▸ **Data excerpts**
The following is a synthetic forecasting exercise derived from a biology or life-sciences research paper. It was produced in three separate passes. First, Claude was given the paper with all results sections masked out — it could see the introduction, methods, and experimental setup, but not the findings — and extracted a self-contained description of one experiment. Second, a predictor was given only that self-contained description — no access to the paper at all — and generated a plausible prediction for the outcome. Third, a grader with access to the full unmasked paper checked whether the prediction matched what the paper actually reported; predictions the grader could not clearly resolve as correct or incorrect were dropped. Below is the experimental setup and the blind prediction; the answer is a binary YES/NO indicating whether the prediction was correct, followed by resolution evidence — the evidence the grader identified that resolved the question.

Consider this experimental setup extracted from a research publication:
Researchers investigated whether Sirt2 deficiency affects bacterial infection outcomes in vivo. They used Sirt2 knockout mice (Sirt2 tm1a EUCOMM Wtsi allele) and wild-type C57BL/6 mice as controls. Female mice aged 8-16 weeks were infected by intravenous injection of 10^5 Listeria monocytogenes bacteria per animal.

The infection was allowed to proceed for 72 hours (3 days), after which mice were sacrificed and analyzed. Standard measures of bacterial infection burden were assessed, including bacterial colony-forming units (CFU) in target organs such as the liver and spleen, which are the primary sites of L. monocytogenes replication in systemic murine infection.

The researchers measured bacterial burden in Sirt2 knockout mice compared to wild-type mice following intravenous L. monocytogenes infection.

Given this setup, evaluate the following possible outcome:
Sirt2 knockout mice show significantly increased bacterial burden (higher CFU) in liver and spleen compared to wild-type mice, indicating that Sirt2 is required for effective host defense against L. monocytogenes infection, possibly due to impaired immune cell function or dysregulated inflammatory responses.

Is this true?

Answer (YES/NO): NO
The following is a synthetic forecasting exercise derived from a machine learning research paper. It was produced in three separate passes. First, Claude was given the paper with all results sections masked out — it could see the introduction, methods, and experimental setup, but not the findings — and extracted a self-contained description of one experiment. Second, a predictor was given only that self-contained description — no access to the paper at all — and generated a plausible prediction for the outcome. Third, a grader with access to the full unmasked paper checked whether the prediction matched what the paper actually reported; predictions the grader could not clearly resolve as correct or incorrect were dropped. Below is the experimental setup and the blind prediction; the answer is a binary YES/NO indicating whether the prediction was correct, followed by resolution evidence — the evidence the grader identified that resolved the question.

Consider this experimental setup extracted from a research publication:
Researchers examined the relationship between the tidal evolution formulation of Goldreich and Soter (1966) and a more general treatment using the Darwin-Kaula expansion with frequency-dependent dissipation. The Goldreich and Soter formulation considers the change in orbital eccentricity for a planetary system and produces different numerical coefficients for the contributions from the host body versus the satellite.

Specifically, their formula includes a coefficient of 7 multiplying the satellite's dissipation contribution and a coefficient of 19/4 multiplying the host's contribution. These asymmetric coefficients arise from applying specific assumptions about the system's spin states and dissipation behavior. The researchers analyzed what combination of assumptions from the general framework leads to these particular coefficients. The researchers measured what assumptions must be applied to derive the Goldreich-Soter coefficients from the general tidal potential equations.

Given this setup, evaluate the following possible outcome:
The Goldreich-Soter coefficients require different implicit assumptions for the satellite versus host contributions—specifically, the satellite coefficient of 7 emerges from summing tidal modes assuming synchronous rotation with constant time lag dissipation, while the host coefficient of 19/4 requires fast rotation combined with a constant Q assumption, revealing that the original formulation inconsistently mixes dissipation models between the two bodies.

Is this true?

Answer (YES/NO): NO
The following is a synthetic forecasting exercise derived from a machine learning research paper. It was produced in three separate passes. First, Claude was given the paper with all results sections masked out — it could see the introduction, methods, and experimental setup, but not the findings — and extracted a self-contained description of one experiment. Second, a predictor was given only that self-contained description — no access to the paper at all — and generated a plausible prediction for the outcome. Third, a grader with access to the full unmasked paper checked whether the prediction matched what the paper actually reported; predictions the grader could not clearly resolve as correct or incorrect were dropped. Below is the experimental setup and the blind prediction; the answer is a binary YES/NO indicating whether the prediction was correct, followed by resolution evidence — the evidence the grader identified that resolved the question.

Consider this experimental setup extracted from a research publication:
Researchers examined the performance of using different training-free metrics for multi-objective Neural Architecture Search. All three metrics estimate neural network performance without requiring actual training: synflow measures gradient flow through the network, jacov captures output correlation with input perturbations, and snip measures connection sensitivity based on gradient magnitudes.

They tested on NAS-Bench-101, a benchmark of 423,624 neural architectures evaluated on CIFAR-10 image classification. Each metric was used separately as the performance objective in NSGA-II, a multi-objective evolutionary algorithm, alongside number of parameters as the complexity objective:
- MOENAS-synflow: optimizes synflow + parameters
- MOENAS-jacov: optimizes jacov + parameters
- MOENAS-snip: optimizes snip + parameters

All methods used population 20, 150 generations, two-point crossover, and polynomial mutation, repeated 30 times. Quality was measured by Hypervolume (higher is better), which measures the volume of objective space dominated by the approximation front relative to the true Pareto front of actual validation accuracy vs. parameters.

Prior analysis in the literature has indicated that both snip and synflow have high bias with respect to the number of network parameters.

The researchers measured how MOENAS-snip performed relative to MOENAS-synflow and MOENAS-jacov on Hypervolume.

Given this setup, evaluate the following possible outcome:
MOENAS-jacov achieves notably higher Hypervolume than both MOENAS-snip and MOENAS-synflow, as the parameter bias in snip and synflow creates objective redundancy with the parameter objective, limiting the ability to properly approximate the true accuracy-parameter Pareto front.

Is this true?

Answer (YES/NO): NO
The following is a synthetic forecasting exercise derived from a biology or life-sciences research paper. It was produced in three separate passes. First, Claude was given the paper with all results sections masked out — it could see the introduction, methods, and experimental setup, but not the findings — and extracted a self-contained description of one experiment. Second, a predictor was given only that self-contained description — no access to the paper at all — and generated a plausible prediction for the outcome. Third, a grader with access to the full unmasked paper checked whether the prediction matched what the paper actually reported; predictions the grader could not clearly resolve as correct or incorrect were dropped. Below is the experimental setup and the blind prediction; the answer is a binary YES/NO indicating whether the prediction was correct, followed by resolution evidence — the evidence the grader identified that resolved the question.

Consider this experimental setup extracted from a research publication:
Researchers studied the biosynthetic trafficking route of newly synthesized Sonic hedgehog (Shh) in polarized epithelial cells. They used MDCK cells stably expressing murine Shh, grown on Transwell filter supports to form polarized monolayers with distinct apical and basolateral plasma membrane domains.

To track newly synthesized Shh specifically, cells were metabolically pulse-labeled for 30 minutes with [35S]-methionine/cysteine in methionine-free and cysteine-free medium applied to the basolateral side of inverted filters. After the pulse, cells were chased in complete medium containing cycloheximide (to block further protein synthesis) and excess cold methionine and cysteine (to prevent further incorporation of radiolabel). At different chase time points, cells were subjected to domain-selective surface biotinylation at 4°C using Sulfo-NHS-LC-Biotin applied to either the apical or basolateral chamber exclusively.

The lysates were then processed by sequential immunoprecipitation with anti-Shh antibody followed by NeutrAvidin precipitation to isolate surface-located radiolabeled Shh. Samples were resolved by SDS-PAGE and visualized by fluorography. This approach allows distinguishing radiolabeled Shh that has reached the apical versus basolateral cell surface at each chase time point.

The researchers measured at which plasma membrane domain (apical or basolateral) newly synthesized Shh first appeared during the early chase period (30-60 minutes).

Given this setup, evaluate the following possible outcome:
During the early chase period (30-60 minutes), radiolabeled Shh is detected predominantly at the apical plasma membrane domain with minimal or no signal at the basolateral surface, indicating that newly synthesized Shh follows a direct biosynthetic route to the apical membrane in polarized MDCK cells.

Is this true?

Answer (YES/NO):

▸ **The task**
Please repeat each line above exactly.

▸ **Solution to this problem**
The following is a synthetic forecasting exercise derived from a biology or life-sciences research paper. It was produced in three separate passes. First, Claude was given the paper with all results sections masked out — it could see the introduction, methods, and experimental setup, but not the findings — and extracted a self-contained description of one experiment. Second, a predictor was given only that self-contained description — no access to the paper at all — and generated a plausible prediction for the outcome. Third, a grader with access to the full unmasked paper checked whether the prediction matched what the paper actually reported; predictions the grader could not clearly resolve as correct or incorrect were dropped. Below is the experimental setup and the blind prediction; the answer is a binary YES/NO indicating whether the prediction was correct, followed by resolution evidence — the evidence the grader identified that resolved the question.

Consider this experimental setup extracted from a research publication:
Researchers investigated whether Sirt2 deficiency affects bacterial infection outcomes in vivo. They used Sirt2 knockout mice (Sirt2 tm1a EUCOMM Wtsi allele) and wild-type C57BL/6 mice as controls. Female mice aged 8-16 weeks were infected by intravenous injection of 10^5 Listeria monocytogenes bacteria per animal.

The infection was allowed to proceed for 72 hours (3 days), after which mice were sacrificed and analyzed. Standard measures of bacterial infection burden were assessed, including bacterial colony-forming units (CFU) in target organs such as the liver and spleen, which are the primary sites of L. monocytogenes replication in systemic murine infection.

The researchers measured bacterial burden in Sirt2 knockout mice compared to wild-type mice following intravenous L. monocytogenes infection.

Given this setup, evaluate the following possible outcome:
Sirt2 knockout mice show significantly increased bacterial burden (higher CFU) in liver and spleen compared to wild-type mice, indicating that Sirt2 is required for effective host defense against L. monocytogenes infection, possibly due to impaired immune cell function or dysregulated inflammatory responses.

Is this true?

Answer (YES/NO): NO
The following is a synthetic forecasting exercise derived from a machine learning research paper. It was produced in three separate passes. First, Claude was given the paper with all results sections masked out — it could see the introduction, methods, and experimental setup, but not the findings — and extracted a self-contained description of one experiment. Second, a predictor was given only that self-contained description — no access to the paper at all — and generated a plausible prediction for the outcome. Third, a grader with access to the full unmasked paper checked whether the prediction matched what the paper actually reported; predictions the grader could not clearly resolve as correct or incorrect were dropped. Below is the experimental setup and the blind prediction; the answer is a binary YES/NO indicating whether the prediction was correct, followed by resolution evidence — the evidence the grader identified that resolved the question.

Consider this experimental setup extracted from a research publication:
Researchers examined the relationship between the tidal evolution formulation of Goldreich and Soter (1966) and a more general treatment using the Darwin-Kaula expansion with frequency-dependent dissipation. The Goldreich and Soter formulation considers the change in orbital eccentricity for a planetary system and produces different numerical coefficients for the contributions from the host body versus the satellite.

Specifically, their formula includes a coefficient of 7 multiplying the satellite's dissipation contribution and a coefficient of 19/4 multiplying the host's contribution. These asymmetric coefficients arise from applying specific assumptions about the system's spin states and dissipation behavior. The researchers analyzed what combination of assumptions from the general framework leads to these particular coefficients. The researchers measured what assumptions must be applied to derive the Goldreich-Soter coefficients from the general tidal potential equations.

Given this setup, evaluate the following possible outcome:
The Goldreich-Soter coefficients require different implicit assumptions for the satellite versus host contributions—specifically, the satellite coefficient of 7 emerges from summing tidal modes assuming synchronous rotation with constant time lag dissipation, while the host coefficient of 19/4 requires fast rotation combined with a constant Q assumption, revealing that the original formulation inconsistently mixes dissipation models between the two bodies.

Is this true?

Answer (YES/NO): NO
The following is a synthetic forecasting exercise derived from a machine learning research paper. It was produced in three separate passes. First, Claude was given the paper with all results sections masked out — it could see the introduction, methods, and experimental setup, but not the findings — and extracted a self-contained description of one experiment. Second, a predictor was given only that self-contained description — no access to the paper at all — and generated a plausible prediction for the outcome. Third, a grader with access to the full unmasked paper checked whether the prediction matched what the paper actually reported; predictions the grader could not clearly resolve as correct or incorrect were dropped. Below is the experimental setup and the blind prediction; the answer is a binary YES/NO indicating whether the prediction was correct, followed by resolution evidence — the evidence the grader identified that resolved the question.

Consider this experimental setup extracted from a research publication:
Researchers examined the performance of using different training-free metrics for multi-objective Neural Architecture Search. All three metrics estimate neural network performance without requiring actual training: synflow measures gradient flow through the network, jacov captures output correlation with input perturbations, and snip measures connection sensitivity based on gradient magnitudes.

They tested on NAS-Bench-101, a benchmark of 423,624 neural architectures evaluated on CIFAR-10 image classification. Each metric was used separately as the performance objective in NSGA-II, a multi-objective evolutionary algorithm, alongside number of parameters as the complexity objective:
- MOENAS-synflow: optimizes synflow + parameters
- MOENAS-jacov: optimizes jacov + parameters
- MOENAS-snip: optimizes snip + parameters

All methods used population 20, 150 generations, two-point crossover, and polynomial mutation, repeated 30 times. Quality was measured by Hypervolume (higher is better), which measures the volume of objective space dominated by the approximation front relative to the true Pareto front of actual validation accuracy vs. parameters.

Prior analysis in the literature has indicated that both snip and synflow have high bias with respect to the number of network parameters.

The researchers measured how MOENAS-snip performed relative to MOENAS-synflow and MOENAS-jacov on Hypervolume.

Given this setup, evaluate the following possible outcome:
MOENAS-jacov achieves notably higher Hypervolume than both MOENAS-snip and MOENAS-synflow, as the parameter bias in snip and synflow creates objective redundancy with the parameter objective, limiting the ability to properly approximate the true accuracy-parameter Pareto front.

Is this true?

Answer (YES/NO): NO
The following is a synthetic forecasting exercise derived from a biology or life-sciences research paper. It was produced in three separate passes. First, Claude was given the paper with all results sections masked out — it could see the introduction, methods, and experimental setup, but not the findings — and extracted a self-contained description of one experiment. Second, a predictor was given only that self-contained description — no access to the paper at all — and generated a plausible prediction for the outcome. Third, a grader with access to the full unmasked paper checked whether the prediction matched what the paper actually reported; predictions the grader could not clearly resolve as correct or incorrect were dropped. Below is the experimental setup and the blind prediction; the answer is a binary YES/NO indicating whether the prediction was correct, followed by resolution evidence — the evidence the grader identified that resolved the question.

Consider this experimental setup extracted from a research publication:
Researchers studied the biosynthetic trafficking route of newly synthesized Sonic hedgehog (Shh) in polarized epithelial cells. They used MDCK cells stably expressing murine Shh, grown on Transwell filter supports to form polarized monolayers with distinct apical and basolateral plasma membrane domains.

To track newly synthesized Shh specifically, cells were metabolically pulse-labeled for 30 minutes with [35S]-methionine/cysteine in methionine-free and cysteine-free medium applied to the basolateral side of inverted filters. After the pulse, cells were chased in complete medium containing cycloheximide (to block further protein synthesis) and excess cold methionine and cysteine (to prevent further incorporation of radiolabel). At different chase time points, cells were subjected to domain-selective surface biotinylation at 4°C using Sulfo-NHS-LC-Biotin applied to either the apical or basolateral chamber exclusively.

The lysates were then processed by sequential immunoprecipitation with anti-Shh antibody followed by NeutrAvidin precipitation to isolate surface-located radiolabeled Shh. Samples were resolved by SDS-PAGE and visualized by fluorography. This approach allows distinguishing radiolabeled Shh that has reached the apical versus basolateral cell surface at each chase time point.

The researchers measured at which plasma membrane domain (apical or basolateral) newly synthesized Shh first appeared during the early chase period (30-60 minutes).

Given this setup, evaluate the following possible outcome:
During the early chase period (30-60 minutes), radiolabeled Shh is detected predominantly at the apical plasma membrane domain with minimal or no signal at the basolateral surface, indicating that newly synthesized Shh follows a direct biosynthetic route to the apical membrane in polarized MDCK cells.

Is this true?

Answer (YES/NO):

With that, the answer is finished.